Suburb of Cape Town, South Africa

Dennendal is a small, affluent, leafy suburb of Cape Town, South Africa. It is entirely residential, and situated in the city's Southern Suburbs region.

== Geography ==

Dennendal is bordered by Dreyersdal to the east, Tokai to the south (separated by the Klein Bergvliet river), and Tokai Forest to the west and north.

== Housing ==

Dennendal comprises only detached homes, situated on large plots. 2011 census data published by the City of Cape Town combined three suburbs, including Dennendal, into one broader Tokai area. That data showed that just over 85% of the area's homes were owned, while only around 11% were rented.

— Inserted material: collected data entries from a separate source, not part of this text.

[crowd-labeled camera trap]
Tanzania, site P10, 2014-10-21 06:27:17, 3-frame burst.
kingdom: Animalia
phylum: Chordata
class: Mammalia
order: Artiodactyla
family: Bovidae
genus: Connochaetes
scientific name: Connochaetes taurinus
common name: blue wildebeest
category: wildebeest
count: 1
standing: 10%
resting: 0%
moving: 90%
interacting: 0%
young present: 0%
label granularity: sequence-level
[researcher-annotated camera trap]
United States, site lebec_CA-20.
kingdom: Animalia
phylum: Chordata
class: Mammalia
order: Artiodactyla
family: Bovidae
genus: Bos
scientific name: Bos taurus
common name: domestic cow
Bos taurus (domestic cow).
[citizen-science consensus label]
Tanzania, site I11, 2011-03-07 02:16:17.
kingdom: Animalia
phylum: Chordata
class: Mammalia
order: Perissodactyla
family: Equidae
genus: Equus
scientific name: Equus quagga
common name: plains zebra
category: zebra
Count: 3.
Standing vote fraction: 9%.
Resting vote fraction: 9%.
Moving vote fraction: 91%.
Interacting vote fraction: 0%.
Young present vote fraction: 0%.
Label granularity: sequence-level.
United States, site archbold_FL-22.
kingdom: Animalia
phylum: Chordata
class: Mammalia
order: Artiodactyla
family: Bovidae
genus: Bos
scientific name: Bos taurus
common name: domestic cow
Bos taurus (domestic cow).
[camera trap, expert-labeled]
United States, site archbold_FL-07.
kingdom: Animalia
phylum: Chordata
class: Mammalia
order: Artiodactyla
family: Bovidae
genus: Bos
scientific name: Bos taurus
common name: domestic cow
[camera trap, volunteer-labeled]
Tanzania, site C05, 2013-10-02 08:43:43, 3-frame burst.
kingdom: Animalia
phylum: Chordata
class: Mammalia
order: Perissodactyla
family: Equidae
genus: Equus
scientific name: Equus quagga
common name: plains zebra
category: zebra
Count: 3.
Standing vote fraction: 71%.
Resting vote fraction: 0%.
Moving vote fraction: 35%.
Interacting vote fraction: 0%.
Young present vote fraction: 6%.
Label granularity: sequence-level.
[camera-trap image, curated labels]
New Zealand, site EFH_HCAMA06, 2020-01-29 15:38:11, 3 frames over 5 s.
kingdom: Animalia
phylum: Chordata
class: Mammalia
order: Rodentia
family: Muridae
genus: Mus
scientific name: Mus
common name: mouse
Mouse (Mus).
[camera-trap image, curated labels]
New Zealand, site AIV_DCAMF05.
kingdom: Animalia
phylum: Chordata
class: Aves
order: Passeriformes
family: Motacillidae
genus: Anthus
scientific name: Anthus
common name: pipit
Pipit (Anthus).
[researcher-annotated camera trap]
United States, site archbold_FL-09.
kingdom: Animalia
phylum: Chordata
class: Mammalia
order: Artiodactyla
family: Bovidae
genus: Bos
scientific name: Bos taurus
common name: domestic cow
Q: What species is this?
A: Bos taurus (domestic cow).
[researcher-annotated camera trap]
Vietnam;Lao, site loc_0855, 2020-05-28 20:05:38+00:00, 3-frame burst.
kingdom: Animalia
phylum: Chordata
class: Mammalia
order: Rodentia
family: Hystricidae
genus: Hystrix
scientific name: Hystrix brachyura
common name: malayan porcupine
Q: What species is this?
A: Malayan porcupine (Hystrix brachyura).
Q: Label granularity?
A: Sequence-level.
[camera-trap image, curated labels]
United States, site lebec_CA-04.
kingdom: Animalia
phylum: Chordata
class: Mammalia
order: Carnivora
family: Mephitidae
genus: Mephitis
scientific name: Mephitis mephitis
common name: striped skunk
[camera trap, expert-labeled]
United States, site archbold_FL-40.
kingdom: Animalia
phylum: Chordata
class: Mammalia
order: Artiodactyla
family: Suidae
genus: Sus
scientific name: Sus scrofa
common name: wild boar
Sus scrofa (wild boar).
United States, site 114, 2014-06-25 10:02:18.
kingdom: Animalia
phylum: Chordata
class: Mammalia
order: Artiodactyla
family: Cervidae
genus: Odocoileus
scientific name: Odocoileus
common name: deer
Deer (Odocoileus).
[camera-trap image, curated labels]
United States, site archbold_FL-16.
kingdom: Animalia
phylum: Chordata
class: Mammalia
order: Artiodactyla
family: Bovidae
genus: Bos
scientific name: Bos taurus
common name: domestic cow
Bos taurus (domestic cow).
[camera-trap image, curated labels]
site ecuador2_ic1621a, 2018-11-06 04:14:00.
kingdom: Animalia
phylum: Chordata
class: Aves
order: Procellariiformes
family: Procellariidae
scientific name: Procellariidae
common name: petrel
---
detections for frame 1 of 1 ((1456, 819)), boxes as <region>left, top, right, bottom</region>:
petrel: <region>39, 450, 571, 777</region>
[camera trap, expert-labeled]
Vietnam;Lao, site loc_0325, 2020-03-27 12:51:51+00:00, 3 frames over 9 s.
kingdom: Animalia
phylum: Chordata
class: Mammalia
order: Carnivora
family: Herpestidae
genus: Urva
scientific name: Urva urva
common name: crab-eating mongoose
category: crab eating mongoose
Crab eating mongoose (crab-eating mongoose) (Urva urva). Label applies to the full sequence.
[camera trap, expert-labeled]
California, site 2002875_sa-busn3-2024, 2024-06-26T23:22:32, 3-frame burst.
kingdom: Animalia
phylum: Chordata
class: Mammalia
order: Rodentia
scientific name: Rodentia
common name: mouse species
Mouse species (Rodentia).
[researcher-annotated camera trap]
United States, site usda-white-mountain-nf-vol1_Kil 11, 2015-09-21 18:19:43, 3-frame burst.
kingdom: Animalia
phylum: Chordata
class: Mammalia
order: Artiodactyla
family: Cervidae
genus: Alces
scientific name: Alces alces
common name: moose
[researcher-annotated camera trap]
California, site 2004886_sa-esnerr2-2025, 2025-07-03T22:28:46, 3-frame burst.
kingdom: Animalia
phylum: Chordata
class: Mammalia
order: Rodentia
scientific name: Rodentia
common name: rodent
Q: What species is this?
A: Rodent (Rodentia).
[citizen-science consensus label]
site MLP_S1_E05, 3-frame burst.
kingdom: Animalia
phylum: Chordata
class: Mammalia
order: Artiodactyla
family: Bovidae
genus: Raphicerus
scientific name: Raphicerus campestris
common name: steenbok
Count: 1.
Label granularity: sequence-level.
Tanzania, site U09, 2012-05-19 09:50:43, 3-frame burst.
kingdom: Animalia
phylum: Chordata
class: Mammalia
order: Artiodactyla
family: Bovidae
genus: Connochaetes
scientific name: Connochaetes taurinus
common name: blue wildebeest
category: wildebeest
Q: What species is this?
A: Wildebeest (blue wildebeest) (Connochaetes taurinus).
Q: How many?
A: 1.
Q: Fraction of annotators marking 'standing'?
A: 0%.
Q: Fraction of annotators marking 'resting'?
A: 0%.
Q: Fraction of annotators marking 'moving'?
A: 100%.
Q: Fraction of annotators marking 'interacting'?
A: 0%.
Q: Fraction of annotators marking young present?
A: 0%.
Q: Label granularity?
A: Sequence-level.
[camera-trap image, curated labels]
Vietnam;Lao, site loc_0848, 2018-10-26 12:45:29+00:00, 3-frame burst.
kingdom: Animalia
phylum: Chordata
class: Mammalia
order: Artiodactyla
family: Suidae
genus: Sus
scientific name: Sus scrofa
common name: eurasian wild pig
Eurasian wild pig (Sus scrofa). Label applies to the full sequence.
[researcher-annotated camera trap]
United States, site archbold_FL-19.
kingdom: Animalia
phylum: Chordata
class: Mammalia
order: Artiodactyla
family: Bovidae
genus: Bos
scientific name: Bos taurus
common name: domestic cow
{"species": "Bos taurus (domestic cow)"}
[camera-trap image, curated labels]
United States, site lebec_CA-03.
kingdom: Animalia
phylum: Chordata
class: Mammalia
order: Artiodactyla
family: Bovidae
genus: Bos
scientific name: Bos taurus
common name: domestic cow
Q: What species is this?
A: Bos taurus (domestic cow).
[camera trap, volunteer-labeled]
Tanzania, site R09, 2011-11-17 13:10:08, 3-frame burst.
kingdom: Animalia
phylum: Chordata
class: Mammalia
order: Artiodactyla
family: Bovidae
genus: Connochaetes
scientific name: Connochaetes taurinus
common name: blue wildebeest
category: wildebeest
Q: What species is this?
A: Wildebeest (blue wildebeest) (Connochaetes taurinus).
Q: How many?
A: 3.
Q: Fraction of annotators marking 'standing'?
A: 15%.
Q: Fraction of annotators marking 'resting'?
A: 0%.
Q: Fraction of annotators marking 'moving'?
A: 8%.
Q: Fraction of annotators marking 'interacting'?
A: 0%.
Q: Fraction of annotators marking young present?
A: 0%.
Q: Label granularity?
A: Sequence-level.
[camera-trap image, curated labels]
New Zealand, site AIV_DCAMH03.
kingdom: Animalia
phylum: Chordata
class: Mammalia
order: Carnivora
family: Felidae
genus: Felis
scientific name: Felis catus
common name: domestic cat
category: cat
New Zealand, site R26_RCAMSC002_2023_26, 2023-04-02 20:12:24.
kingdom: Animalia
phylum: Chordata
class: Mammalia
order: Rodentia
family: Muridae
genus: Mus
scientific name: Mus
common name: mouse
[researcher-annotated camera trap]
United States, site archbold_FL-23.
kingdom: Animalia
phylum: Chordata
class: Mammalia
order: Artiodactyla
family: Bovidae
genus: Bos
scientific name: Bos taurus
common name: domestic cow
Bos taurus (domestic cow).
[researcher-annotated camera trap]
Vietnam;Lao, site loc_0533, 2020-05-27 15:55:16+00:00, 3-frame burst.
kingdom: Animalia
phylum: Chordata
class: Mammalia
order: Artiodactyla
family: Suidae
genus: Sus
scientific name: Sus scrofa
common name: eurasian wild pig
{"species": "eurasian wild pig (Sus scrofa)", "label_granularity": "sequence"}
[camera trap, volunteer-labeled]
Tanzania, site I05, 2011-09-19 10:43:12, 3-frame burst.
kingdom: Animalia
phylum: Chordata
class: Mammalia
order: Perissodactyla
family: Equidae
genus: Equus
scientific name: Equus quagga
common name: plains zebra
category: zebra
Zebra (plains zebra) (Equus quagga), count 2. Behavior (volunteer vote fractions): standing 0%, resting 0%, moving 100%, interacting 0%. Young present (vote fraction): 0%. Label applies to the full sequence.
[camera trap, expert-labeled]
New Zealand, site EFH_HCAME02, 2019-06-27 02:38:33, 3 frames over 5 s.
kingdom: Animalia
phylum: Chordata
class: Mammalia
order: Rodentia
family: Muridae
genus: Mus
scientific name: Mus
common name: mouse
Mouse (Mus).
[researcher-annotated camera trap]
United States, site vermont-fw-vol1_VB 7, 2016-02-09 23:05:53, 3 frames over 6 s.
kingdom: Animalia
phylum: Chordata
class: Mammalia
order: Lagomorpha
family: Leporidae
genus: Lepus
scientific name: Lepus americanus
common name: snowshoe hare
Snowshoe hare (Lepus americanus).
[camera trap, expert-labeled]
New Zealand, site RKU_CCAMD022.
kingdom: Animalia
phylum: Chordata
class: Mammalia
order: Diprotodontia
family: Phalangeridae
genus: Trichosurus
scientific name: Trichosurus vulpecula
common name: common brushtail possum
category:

As of August 2026, the average price of a detached home in the suburb is around R9.2 million, placing it firmly within Cape Town's luxury housing market.

== Transit ==

The suburb is close to the M3, one of Cape Town's two major metropolitan freeways. The M3 runs along the eastern side of the suburb, creating its border with Dreyersdal. The M40 runs below Tokai, which is south of Dennendal, and connects the suburbs to the M4 (Main Road) to the east.

== Education ==

Nearby schools include Sweet Valley Primary, Bergvliet Primary, Kirstenhof Primary, Bergvliet High, Reddam House Constantia, and the American International School of Cape Town.

== Demographics ==

According to 2011 census data, there were 878 residents living across 318 households in Dreyersdal. The average household size was therefore 2.76.

That same data showed that Dennendal residents are 52% female and 48% male. The largest age category for residents is 50 through 54, followed by 40 through 44. A total of 94% of Dreyersdal residents speak English as their first language, followed by Afrikaans at 4%.

==Commerce==

The suburb is entirely residential, and the closest commercial sites are in nearby Tokai and Constantia. These include Westlake Village, Blue Route Mall, and Constantia Emporium.

== Governance ==

Dennendal is part of Ward 71 in the City of Cape Town metro, which is represented by Councilor Carolynne Franklin of the Democratic Alliance.